On November 29, I also exchange email with a staff attorney who is preparing a draft where I am the primary author. Midmorning and late in the day, I skim press clips that I routinely receive. I serve as secretary of the Executive Committee of the ABA Judicial Division’s Appellate Judges Conference and I exchange email with the chair about an agenda item and minutes I circulated in anticipation of an upcoming meeting. And I make sure a meeting announcement for a conference call for The Judges’ Journal Editorial Board, on which I also serve, makes it on my calendar (I’m the worst scheduler on earth). I respond to a recommendation by another judge on how to handle a motion to reconsider and on a request that implicates the record on a pending appeal. I review some superior court statistics from October 2016 (to anticipate appellate trends in 2017) and a proposed list of cases to be assigned for calendars in February 2017 and another scheduling issue for early in February 2017. I also review an email regarding a parking issue caused by a change in personnel in our building (and parking in courthouses is always at a premium) and for digital photos for new Division One judges.

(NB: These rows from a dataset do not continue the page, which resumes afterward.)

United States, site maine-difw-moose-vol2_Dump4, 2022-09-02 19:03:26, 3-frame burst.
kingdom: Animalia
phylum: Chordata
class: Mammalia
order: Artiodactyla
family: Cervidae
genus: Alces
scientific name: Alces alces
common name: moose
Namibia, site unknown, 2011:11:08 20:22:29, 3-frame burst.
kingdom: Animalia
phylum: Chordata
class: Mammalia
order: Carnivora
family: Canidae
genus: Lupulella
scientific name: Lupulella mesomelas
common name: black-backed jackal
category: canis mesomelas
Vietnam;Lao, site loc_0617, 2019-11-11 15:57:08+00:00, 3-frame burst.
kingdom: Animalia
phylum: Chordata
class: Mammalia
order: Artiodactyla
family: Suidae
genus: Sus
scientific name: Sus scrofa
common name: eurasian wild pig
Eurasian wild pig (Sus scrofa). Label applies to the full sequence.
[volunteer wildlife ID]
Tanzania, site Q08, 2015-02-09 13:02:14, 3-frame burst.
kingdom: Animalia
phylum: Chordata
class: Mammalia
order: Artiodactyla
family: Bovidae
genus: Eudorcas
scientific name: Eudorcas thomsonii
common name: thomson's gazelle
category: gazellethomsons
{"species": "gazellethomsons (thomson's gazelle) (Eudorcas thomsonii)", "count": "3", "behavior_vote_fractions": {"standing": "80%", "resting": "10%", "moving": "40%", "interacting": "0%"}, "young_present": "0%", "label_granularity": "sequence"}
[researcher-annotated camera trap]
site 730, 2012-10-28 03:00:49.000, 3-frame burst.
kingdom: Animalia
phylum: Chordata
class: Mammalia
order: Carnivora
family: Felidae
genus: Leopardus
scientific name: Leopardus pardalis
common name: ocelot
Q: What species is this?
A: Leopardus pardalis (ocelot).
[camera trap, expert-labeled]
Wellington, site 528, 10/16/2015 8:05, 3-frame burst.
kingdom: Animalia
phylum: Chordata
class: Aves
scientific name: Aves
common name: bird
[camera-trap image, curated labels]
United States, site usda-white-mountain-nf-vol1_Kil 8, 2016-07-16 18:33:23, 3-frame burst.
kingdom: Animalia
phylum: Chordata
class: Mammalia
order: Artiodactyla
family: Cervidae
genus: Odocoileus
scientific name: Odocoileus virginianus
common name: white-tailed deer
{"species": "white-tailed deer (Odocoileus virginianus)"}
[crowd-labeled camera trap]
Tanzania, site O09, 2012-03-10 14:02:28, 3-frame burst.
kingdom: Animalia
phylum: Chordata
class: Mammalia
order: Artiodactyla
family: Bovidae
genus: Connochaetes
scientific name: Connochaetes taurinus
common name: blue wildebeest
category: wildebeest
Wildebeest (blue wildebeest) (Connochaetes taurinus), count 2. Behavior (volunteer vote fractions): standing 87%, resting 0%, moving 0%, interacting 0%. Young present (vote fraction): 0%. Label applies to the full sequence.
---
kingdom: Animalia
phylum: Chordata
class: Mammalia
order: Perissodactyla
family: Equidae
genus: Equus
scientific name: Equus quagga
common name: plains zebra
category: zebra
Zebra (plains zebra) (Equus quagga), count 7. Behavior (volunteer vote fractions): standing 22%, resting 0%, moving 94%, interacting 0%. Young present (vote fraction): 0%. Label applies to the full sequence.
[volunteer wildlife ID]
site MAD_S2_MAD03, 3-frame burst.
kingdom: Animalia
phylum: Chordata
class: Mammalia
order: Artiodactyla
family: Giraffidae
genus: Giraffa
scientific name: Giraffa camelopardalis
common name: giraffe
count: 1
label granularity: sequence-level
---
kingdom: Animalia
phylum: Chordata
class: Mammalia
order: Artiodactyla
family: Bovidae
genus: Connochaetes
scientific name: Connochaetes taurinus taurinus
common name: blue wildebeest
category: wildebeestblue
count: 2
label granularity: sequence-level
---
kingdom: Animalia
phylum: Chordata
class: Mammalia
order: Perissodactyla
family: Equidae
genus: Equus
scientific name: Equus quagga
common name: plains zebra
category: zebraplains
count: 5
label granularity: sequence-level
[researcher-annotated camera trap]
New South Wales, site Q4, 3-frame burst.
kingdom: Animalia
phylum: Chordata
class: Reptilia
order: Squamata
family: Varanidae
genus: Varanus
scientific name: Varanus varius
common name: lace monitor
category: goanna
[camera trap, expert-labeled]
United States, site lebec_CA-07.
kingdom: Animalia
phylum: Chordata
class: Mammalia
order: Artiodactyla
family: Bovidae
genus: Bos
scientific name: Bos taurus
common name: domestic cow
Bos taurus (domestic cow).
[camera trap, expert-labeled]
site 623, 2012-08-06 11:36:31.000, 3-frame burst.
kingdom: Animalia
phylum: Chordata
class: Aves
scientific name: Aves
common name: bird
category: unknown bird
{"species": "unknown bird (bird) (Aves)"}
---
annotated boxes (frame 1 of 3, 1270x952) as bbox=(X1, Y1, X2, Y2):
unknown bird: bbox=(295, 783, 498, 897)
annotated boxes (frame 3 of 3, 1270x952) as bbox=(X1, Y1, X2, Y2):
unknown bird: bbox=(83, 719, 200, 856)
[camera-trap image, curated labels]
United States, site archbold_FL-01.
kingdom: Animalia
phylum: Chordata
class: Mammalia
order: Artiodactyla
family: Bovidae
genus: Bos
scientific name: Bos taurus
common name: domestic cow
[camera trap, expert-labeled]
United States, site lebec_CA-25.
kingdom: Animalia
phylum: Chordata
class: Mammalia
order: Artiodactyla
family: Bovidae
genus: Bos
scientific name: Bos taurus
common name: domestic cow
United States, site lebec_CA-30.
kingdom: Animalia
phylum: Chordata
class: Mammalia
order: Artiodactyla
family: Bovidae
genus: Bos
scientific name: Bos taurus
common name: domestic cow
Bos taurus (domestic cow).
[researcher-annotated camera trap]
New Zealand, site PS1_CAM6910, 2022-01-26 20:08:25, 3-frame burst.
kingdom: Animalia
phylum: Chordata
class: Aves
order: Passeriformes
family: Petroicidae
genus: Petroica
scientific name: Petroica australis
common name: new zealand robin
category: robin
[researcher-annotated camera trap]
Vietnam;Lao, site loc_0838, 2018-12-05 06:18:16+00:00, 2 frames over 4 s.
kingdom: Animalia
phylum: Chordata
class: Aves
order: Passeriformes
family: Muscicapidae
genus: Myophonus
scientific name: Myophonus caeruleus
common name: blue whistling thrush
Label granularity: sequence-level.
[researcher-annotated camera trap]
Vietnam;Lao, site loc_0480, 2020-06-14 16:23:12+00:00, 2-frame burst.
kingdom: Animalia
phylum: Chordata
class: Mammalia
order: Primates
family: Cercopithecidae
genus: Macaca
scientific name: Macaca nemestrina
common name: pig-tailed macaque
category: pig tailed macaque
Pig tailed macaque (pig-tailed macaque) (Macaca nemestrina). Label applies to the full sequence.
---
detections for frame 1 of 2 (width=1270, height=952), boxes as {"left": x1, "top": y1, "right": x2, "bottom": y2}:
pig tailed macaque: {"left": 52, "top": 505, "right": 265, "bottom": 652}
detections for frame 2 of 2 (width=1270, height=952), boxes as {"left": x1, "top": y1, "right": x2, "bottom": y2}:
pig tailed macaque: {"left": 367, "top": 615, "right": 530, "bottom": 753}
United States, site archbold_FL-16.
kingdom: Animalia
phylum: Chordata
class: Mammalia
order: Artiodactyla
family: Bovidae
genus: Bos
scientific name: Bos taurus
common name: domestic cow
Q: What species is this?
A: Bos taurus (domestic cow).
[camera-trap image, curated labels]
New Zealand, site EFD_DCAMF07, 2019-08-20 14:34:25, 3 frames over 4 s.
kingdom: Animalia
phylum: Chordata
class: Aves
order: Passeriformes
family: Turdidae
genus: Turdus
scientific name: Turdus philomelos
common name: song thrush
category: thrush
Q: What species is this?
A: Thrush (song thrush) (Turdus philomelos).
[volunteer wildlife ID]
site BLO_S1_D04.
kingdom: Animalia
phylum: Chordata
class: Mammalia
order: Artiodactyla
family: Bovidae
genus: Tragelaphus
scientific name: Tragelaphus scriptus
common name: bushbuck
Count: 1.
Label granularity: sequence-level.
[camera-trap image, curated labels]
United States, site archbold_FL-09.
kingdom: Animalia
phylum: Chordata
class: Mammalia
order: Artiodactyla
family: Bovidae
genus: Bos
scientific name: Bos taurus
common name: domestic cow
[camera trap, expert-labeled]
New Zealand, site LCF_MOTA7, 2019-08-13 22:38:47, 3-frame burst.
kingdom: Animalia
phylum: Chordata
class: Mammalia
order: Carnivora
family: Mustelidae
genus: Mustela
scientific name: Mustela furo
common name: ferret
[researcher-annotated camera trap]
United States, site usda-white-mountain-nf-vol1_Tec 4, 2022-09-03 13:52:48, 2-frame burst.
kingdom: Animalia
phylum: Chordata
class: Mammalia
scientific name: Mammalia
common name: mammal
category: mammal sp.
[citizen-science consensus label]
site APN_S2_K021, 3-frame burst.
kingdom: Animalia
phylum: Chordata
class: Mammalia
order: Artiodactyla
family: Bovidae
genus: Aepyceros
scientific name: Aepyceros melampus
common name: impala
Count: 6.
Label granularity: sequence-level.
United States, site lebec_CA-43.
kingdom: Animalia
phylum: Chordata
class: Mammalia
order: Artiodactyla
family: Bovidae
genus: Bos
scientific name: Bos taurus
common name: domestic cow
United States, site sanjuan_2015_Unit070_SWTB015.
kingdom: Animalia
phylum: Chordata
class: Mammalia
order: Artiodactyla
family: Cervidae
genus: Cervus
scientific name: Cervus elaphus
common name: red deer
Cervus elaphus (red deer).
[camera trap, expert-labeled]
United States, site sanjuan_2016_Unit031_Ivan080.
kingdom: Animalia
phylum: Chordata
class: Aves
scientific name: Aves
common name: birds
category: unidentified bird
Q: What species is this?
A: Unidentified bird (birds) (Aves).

Although I had applied for and been nominated for a position as a justice on the Arizona Supreme Court, I had learned the day before that I had not been selected. Accordingly, I thanked individuals I had listed in my application and those who supported me, but let them know I was not successful. I receive numerous responses on November 29, 2016, and spend some nonwork time responding to their condolences. And although I can’t recall with certainty, I’m almost positive that I ended the day by cooking dinner for my wife.
Conclusion
Not every day is like November 29, 2016. And as I noted at the beginning, every day is unique. But the common aspect of my days, these days, is they involve reading, researching, thinking, writing, and, as vice chief judge, tending to administrative issues of all types, both planned and unplanned. Serving as a judge on Division One is fabulous; it is challenging and rewarding and, at the core, involves constant learning. Things typically do not get old or tired. And even time-worn issues present a challenge to try to figure out how we can do better and more for a court that already is strong and working well. As I tell almost anyone who will listen, I enjoy weekends, and I love spending time with my family, but I also enjoy Monday mornings. Along with the rewards of serving as a judicial officer, another joy of serving on Division One is working with fabulous people, on a daily basis, who want to do their best in the administration of justice. And my hope and expectation are that this will always be the case.
The views expressed are solely those of the author and do not represent those of the Arizona Court of Appeals.
Endnotes
1. See Samuel A. Thumma, Writing Appellate Decisions: Observations of a Rookie Appellate Judge, 53 Judges’ Journal, no. 1, Winter 2014.